Dataset entries
<<<<

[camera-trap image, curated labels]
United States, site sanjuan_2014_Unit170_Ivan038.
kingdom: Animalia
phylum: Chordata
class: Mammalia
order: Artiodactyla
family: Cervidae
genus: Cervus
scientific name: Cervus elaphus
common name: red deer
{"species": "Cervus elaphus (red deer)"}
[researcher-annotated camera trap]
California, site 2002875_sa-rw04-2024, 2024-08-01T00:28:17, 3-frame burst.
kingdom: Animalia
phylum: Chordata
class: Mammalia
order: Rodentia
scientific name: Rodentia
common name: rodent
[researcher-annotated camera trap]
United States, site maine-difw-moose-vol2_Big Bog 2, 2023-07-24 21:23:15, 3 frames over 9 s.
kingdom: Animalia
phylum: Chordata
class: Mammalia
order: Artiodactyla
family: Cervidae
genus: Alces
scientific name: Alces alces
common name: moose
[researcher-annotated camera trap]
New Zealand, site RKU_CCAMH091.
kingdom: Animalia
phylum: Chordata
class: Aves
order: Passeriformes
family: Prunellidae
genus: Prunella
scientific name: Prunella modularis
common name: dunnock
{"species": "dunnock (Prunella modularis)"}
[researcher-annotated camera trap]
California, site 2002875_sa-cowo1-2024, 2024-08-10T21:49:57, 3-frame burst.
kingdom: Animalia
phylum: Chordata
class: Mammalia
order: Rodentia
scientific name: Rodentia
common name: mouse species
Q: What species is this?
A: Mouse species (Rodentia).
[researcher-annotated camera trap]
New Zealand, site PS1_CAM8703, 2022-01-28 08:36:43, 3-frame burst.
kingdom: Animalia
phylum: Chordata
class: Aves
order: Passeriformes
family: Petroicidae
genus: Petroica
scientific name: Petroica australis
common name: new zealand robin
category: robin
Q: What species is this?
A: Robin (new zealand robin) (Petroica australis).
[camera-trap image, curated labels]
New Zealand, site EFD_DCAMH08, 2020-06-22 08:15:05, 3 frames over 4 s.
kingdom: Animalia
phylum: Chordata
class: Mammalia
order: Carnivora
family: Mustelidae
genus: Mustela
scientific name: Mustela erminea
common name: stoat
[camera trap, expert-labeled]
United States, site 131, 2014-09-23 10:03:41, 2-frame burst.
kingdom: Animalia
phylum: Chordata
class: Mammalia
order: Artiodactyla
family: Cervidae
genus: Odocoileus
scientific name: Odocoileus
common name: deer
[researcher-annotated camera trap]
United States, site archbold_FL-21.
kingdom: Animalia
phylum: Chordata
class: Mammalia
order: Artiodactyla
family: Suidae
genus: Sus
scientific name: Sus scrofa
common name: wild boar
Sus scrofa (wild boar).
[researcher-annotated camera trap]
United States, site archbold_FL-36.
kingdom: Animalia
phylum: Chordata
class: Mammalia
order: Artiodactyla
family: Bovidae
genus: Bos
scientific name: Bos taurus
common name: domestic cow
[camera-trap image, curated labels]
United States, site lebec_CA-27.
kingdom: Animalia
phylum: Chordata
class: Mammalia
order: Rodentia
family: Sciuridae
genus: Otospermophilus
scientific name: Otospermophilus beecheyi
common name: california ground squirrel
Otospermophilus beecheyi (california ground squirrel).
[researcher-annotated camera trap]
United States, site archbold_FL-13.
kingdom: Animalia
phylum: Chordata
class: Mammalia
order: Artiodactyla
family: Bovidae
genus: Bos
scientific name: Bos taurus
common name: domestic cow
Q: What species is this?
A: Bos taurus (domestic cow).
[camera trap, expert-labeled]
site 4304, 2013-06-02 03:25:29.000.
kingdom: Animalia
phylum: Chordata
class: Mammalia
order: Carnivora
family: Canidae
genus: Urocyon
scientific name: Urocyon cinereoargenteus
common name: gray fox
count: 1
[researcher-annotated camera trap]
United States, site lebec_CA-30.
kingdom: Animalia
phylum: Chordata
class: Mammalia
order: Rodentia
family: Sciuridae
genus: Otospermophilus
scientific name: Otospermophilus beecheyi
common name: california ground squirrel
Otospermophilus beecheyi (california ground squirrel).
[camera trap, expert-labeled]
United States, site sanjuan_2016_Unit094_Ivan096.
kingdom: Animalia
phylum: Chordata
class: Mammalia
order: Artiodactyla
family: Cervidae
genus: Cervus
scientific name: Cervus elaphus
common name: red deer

>>>>

• _EXERCISE REQUIREMENTS_
Each entry must be printed again exactly as given.

• _EXERCISE RESPONSE_
[camera-trap image, curated labels]
United States, site sanjuan_2014_Unit170_Ivan038.
kingdom: Animalia
phylum: Chordata
class: Mammalia
order: Artiodactyla
family: Cervidae
genus: Cervus
scientific name: Cervus elaphus
common name: red deer
{"species": "Cervus elaphus (red deer)"}
[researcher-annotated camera trap]
California, site 2002875_sa-rw04-2024, 2024-08-01T00:28:17, 3-frame burst.
kingdom: Animalia
phylum: Chordata
class: Mammalia
order: Rodentia
scientific name: Rodentia
common name: rodent
[researcher-annotated camera trap]
United States, site maine-difw-moose-vol2_Big Bog 2, 2023-07-24 21:23:15, 3 frames over 9 s.
kingdom: Animalia
phylum: Chordata
class: Mammalia
order: Artiodactyla
family: Cervidae
genus: Alces
scientific name: Alces alces
common name: moose
[researcher-annotated camera trap]
New Zealand, site RKU_CCAMH091.
kingdom: Animalia
phylum: Chordata
class: Aves
order: Passeriformes
family: Prunellidae
genus: Prunella
scientific name: Prunella modularis
common name: dunnock
{"species": "dunnock (Prunella modularis)"}
[researcher-annotated camera trap]
California, site 2002875_sa-cowo1-2024, 2024-08-10T21:49:57, 3-frame burst.
kingdom: Animalia
phylum: Chordata
class: Mammalia
order: Rodentia
scientific name: Rodentia
common name: mouse species
Q: What species is this?
A: Mouse species (Rodentia).
[researcher-annotated camera trap]
New Zealand, site PS1_CAM8703, 2022-01-28 08:36:43, 3-frame burst.
kingdom: Animalia
phylum: Chordata
class: Aves
order: Passeriformes
family: Petroicidae
genus: Petroica
scientific name: Petroica australis
common name: new zealand robin
category: robin
Q: What species is this?
A: Robin (new zealand robin) (Petroica australis).
[camera-trap image, curated labels]
New Zealand, site EFD_DCAMH08, 2020-06-22 08:15:05, 3 frames over 4 s.
kingdom: Animalia
phylum: Chordata
class: Mammalia
order: Carnivora
family: Mustelidae
genus: Mustela
scientific name: Mustela erminea
common name: stoat
[camera trap, expert-labeled]
United States, site 131, 2014-09-23 10:03:41, 2-frame burst.
kingdom: Animalia
phylum: Chordata
class: Mammalia
order: Artiodactyla
family: Cervidae
genus: Odocoileus
scientific name: Odocoileus
common name: deer
[researcher-annotated camera trap]
United States, site archbold_FL-21.
kingdom: Animalia
phylum: Chordata
class: Mammalia
order: Artiodactyla
family: Suidae
genus: Sus
scientific name: Sus scrofa
common name: wild boar
Sus scrofa (wild boar).
[researcher-annotated camera trap]
United States, site archbold_FL-36.
kingdom: Animalia
phylum: Chordata
class: Mammalia
order: Artiodactyla
family: Bovidae
genus: Bos
scientific name: Bos taurus
common name: domestic cow
[camera-trap image, curated labels]
United States, site lebec_CA-27.
kingdom: Animalia
phylum: Chordata
class: Mammalia
order: Rodentia
family: Sciuridae
genus: Otospermophilus
scientific name: Otospermophilus beecheyi
common name: california ground squirrel
Otospermophilus beecheyi (california ground squirrel).
[researcher-annotated camera trap]
United States, site archbold_FL-13.
kingdom: Animalia
phylum: Chordata
class: Mammalia
order: Artiodactyla
family: Bovidae
genus: Bos
scientific name: Bos taurus
common name: domestic cow
Q: What species is this?
A: Bos taurus (domestic cow).
[camera trap, expert-labeled]
site 4304, 2013-06-02 03:25:29.000.
kingdom: Animalia
phylum: Chordata
class: Mammalia
order: Carnivora
family: Canidae
genus: Urocyon
scientific name: Urocyon cinereoargenteus
common name: gray fox
count: 1
[researcher-annotated camera trap]
United States, site lebec_CA-30.
kingdom: Animalia
phylum: Chordata
class: Mammalia
order: Rodentia
family: Sciuridae
genus: Otospermophilus
scientific name: Otospermophilus beecheyi
common name: california ground squirrel
Otospermophilus beecheyi (california ground squirrel).
[camera trap, expert-labeled]
United States, site sanjuan_2016_Unit094_Ivan096.
kingdom: Animalia
phylum: Chordata
class: Mammalia
order: Artiodactyla
family: Cervidae
genus: Cervus
scientific name: Cervus elaphus
common name: red deer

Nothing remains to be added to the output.